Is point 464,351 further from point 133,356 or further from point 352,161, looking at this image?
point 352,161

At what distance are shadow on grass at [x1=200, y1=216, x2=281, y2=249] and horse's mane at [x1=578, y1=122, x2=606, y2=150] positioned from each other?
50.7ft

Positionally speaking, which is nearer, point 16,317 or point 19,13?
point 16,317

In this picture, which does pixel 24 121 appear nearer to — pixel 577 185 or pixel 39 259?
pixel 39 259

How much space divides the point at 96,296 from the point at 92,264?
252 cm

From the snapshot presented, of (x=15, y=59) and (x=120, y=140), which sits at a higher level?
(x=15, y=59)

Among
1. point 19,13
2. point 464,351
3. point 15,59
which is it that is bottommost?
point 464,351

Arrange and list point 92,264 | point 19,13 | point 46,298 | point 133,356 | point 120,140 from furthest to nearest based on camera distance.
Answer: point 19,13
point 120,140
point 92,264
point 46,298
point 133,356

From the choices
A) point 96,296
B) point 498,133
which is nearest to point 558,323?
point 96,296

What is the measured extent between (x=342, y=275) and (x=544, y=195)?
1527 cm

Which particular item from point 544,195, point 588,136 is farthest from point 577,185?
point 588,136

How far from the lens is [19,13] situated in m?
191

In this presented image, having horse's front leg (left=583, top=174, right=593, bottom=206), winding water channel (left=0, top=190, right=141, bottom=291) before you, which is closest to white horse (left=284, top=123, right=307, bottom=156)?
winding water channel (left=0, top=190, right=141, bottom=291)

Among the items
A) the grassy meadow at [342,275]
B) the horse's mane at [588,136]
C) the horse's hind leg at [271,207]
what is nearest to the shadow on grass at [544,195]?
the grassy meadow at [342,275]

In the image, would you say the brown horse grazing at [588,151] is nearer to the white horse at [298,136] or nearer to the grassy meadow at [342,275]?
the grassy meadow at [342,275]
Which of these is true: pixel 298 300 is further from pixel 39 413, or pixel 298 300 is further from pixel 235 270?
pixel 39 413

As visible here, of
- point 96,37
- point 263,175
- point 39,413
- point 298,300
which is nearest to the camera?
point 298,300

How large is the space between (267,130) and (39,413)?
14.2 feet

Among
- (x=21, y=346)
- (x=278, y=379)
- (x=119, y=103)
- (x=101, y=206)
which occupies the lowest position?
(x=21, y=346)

============================================================

TASK DIRECTIONS =>
Copy the data word for word, starting at the line that contains "What is the" and ending at the final line of the data.

WRITTEN SOLUTION =>
What is the measured extent between (x=342, y=275) and (x=544, y=195)?
1527 cm

Which particular item from point 544,195, point 588,136 is farthest from point 577,185?
point 588,136

How far from the lens is [19,13] situated in m?
191

In this presented image, having horse's front leg (left=583, top=174, right=593, bottom=206), winding water channel (left=0, top=190, right=141, bottom=291) before you, which is closest to white horse (left=284, top=123, right=307, bottom=156)?
winding water channel (left=0, top=190, right=141, bottom=291)

Among the items
A) the grassy meadow at [342,275]
B) the horse's mane at [588,136]
C) the horse's hind leg at [271,207]
what is nearest to the shadow on grass at [544,195]?
the grassy meadow at [342,275]

In the image, would you say the brown horse grazing at [588,151] is nearer to the white horse at [298,136] or nearer to the grassy meadow at [342,275]?
the grassy meadow at [342,275]
Which of these is true: pixel 298 300 is further from pixel 39 413, or pixel 298 300 is further from pixel 235 270?
pixel 39 413

As visible here, of
- point 96,37
- point 263,175
- point 39,413
- point 298,300
which is nearest to the camera?
point 298,300

How large is the space between (267,130) and (39,413)?
14.2 feet

Among
- (x=21, y=346)
- (x=278, y=379)
- (x=119, y=103)
- (x=101, y=206)
which occupies the lowest position?
(x=21, y=346)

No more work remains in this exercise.